Earnings season may be coming to an end, but there are still many important companies reporting how their quarter went. The Walt Disney Company (NYSE: DIS) reported quarterly earnings of -$0.20 per share (EPS) on an adjusted basis and its posted -$0.39 EPS on continuing operations on $14.7 billion in revenues.
Refinitiv had its consensus estimates calling for a loss at -$0.71 per share on an adjusted basis. Analysts were calling for a more than 25% revenue decline to $14.2 billion for the quarter.
Disney’s parks and resorts have been closed or have been operating at significantly reduced capacity. Its cruise sailings have been suspended. While theme park attendance had been light, the major movies were not in theaters and the Mulan film was released for rental inside the Disney+ streaming service. Disney is still awaiting news of when it can reopen its Disneyland theme park in California, but the sharp rise in COVID-19 cases has likely pushed that out even further.

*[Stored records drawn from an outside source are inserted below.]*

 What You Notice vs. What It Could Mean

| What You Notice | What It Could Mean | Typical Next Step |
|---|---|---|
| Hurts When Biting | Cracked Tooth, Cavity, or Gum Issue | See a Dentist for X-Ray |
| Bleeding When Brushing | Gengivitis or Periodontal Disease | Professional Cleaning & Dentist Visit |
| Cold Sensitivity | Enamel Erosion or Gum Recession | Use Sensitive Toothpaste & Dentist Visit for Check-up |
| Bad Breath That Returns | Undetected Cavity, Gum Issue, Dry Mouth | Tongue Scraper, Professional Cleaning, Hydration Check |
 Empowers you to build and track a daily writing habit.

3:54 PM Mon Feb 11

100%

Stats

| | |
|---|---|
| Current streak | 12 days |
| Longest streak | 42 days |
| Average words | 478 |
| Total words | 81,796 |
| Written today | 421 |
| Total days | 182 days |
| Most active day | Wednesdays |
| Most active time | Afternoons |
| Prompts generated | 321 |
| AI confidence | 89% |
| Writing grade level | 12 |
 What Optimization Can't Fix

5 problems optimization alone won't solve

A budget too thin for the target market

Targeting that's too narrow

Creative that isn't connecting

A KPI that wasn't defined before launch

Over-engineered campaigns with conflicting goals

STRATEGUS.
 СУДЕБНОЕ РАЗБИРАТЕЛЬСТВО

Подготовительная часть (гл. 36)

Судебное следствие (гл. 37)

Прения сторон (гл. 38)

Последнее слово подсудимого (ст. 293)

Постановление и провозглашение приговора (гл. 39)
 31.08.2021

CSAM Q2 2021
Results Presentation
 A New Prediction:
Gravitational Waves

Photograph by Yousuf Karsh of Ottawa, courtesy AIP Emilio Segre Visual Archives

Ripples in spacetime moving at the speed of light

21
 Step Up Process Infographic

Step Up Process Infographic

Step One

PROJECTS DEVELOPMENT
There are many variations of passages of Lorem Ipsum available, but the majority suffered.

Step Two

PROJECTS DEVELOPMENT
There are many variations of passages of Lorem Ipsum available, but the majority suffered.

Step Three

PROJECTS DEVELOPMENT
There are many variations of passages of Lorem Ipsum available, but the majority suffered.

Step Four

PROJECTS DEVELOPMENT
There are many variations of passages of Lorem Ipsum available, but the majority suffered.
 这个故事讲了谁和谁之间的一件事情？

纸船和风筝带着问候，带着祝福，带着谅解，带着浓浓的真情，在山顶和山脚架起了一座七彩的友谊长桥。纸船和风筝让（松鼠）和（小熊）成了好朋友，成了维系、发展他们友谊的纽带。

Similar to many large companies grappling with the pandemic, Disney has engaged in a restructuring that will take it to more of a consumer focused company. It is very possible that Disney Studios may choose to use the Disney+ services as the mechanism for dropping movies instead of or in conjunction with public movie viewing whenever that is safely able to return.
Disney’s direct to consumer and international business had $4.85 billion in revenues in the quarter, followed by $2.85 billion from its parks, experiences and consumer products. Media networks generated $7.21 billion in sales and studio entertainment posted $1.6 billion. Disney+ ended with some 73.7 million paid subscribers.
During the current quarter, Walt Disney recorded charges totaling $393 million due to severance in connection with the reduction-in-force at its parks, experiences and products segment and also from the integration of TFCF.
Bob Chapek, Chief Executive Officer of Walt Disney, said:
Even with the disruption caused by COVID-19, we’ve been able to effectively manage our businesses while also taking bold, deliberate steps to position our company for greater long-term growth. The real bright spot has been our direct-to-consumer business, which is key to the future of our company, and on this anniversary of the launch of Disney+ we’re pleased to report that, as of the end of the fourth quarter, the service had more than 73 million paid subscribers – far surpassing our expectations in just its first year.
One interesting call that was made was that Morgan Stanley had reiterated its Overweight rating and raised its target price to $160 from $135 in that call.
Walt Disney’s stock was down 1.7% at $135.47 as of the closing bell, and it had a $137.96 consensus analyst target price. Disney shares were last seen trading up over 5% at $142.55 in the after-hours.